Typically offered with returns of around 3% over seven or nine years, they also attract investors willing to take the ‘first loss’ if the fund suffers a downturn.

The missing letter

Impact Investing is also available in a more extreme form — Inclusive Investing — which supports similar projects but aims at best to return the initial investment, and is effectively appropriate for the philanthropically inclined.

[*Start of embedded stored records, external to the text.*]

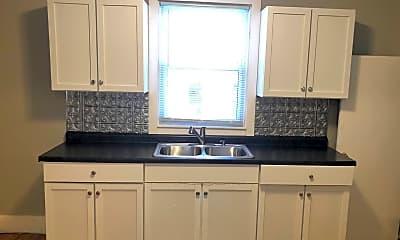Kitchen, 567 Livingston Ave, 1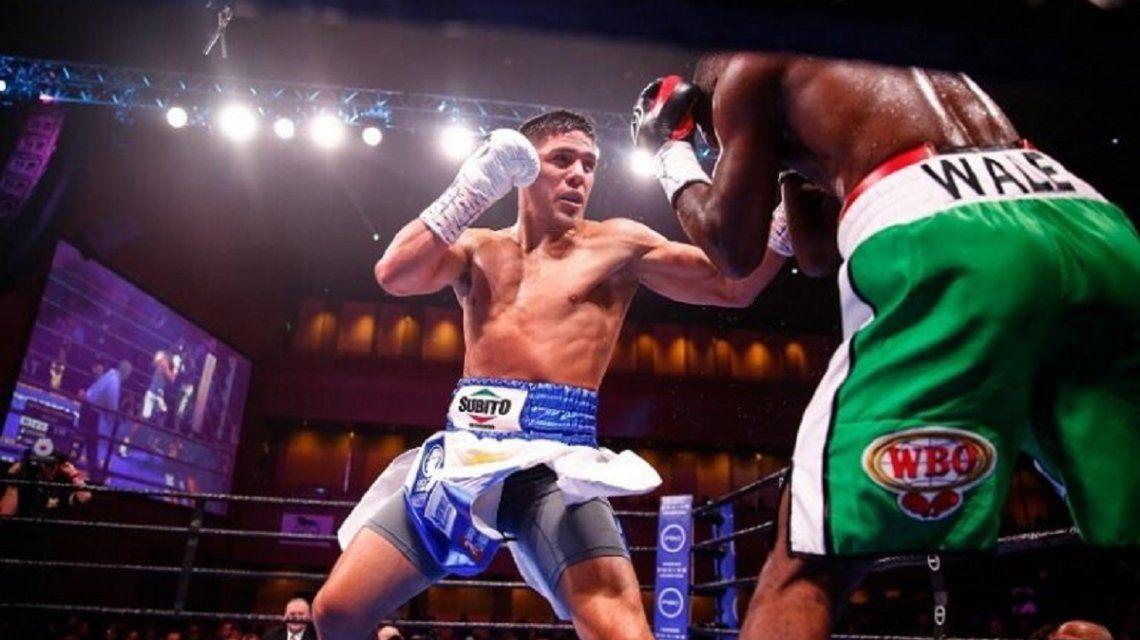 Boxeo: el KO técnico de Brian Castaño a Wale Omotoso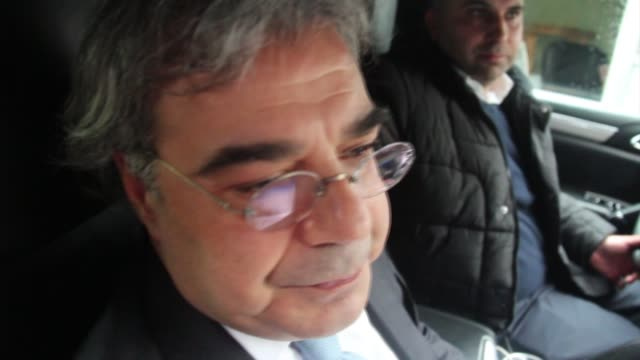 vidéos et rushes de carlos abu jaoude lawyer of former nissan chief carlos ghosn speaks to reporters in front of a prosecutors' office in beirut lebanon on january 09... - ghosn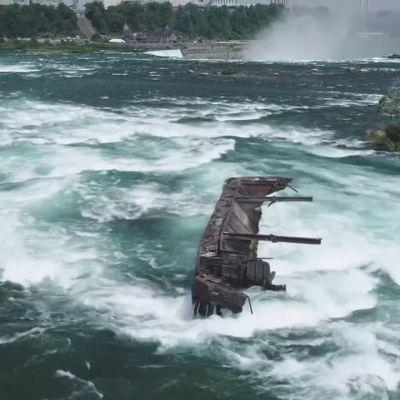 Sata vuotta vanha hylky liikkui kohti Niagaran putousten reunaa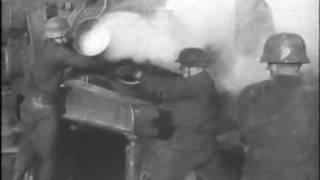 Немецкие артиллеристы ведут огонь по Ленинграду....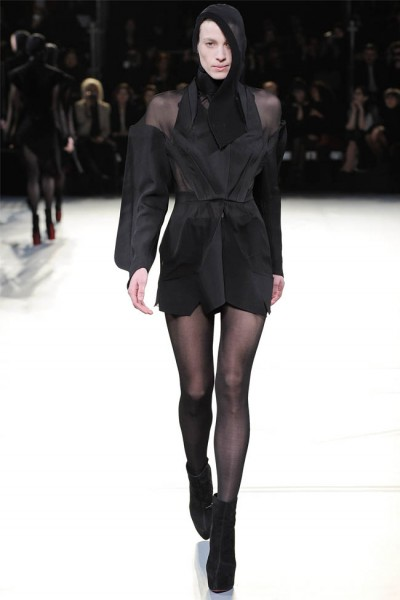 mugler40 400x600 Mugler Fall 2012 | Paris Fashion Week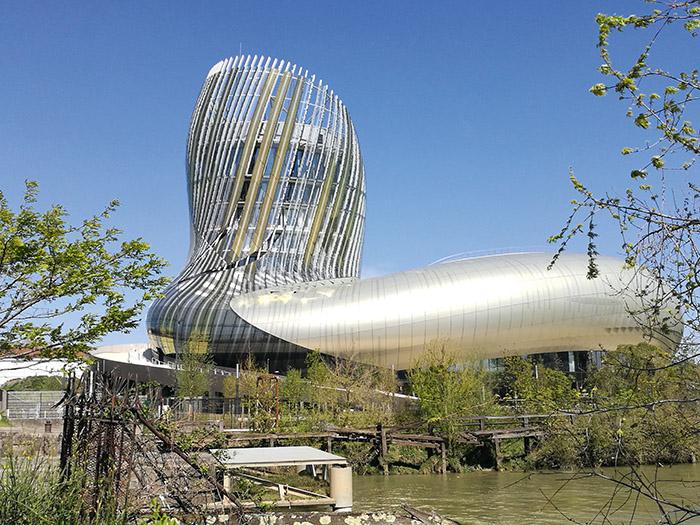 La Cité du Vin, aux allures de carafe à décanter.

Together, they compensate for an element sadly all too often absent from ESG ambitions: namely, the letter ‘S’. While protecting the environment and tackling scandals of corporate governance are front and centre, action on social criteria are frequently missing.

“For almost every ESG product, the E and the G are always in capital letters, whereas the S is very often forgotten in the entire process,” Arens laments, pointing to an inclination ingrained from childhood of putting self-interest first.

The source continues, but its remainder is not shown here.